At that point, given the importance of the new managerial appointment in the context of three bad choices in a row, it required someone to stand back and take a cool and detached decision. The feeling remains that didn't really happen.
Woodward is described by those who have worked with him as a hugely intelligent man in most areas, but far too guided by emotion when it comes to football. “He is obsessed with headlines,” one source said, “and the mood of the crowd.”
It was, on the surface, a great day. United won away to one of the better teams in the league, and against the manager in Mauricio Pochettino who had been the main candidate for the job.
It was also the first game that illustrated the side’s form would be unsustainable, and that there were deeper issues. The truth was that United were battered in that game, and it was only freak luck and one of David De Gea’s freakishly good displays that prevented that being reflected in the scoreline. Had the goalkeeper been on his current form, that result could have been very different.
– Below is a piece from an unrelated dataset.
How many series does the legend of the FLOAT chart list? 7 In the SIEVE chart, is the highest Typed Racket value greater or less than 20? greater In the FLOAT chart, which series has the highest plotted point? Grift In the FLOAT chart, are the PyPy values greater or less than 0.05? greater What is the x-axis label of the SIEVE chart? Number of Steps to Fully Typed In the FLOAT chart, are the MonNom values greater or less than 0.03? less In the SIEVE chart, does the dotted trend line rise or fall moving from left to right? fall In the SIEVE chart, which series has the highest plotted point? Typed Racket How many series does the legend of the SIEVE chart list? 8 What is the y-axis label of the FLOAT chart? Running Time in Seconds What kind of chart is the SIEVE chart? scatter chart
Anyone with any football intelligence would have greatly considered this about that match. Anyone with access to the most basic football analytics could have seen this was the basis for wider concerns, and the downturn we’re now seeing.
United instead made it the basis of a huge decision.
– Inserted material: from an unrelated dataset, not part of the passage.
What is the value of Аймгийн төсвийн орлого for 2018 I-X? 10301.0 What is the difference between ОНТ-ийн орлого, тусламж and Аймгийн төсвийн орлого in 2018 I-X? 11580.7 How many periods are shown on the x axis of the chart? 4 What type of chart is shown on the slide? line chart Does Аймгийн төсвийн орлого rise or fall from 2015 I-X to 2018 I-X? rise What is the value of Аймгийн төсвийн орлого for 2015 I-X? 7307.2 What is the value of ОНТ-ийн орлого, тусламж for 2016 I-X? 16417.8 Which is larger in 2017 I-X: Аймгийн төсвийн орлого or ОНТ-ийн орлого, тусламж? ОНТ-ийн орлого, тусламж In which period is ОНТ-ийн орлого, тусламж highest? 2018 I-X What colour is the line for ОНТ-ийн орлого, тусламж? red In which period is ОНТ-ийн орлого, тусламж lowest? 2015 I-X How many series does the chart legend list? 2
And it is just another decision that is either short term or populist, that gets easy headlines at the time, but makes less sense the deeper you delve. To go with this needless reluctance to wait on Solskjaer is the six-year contract handed to David Moyes – in a misplaced sop to “longevity” – and then the new contract for Mourinho, when it was clear there were bigger problems that were revealed by the refusal to back the Portuguese in the market.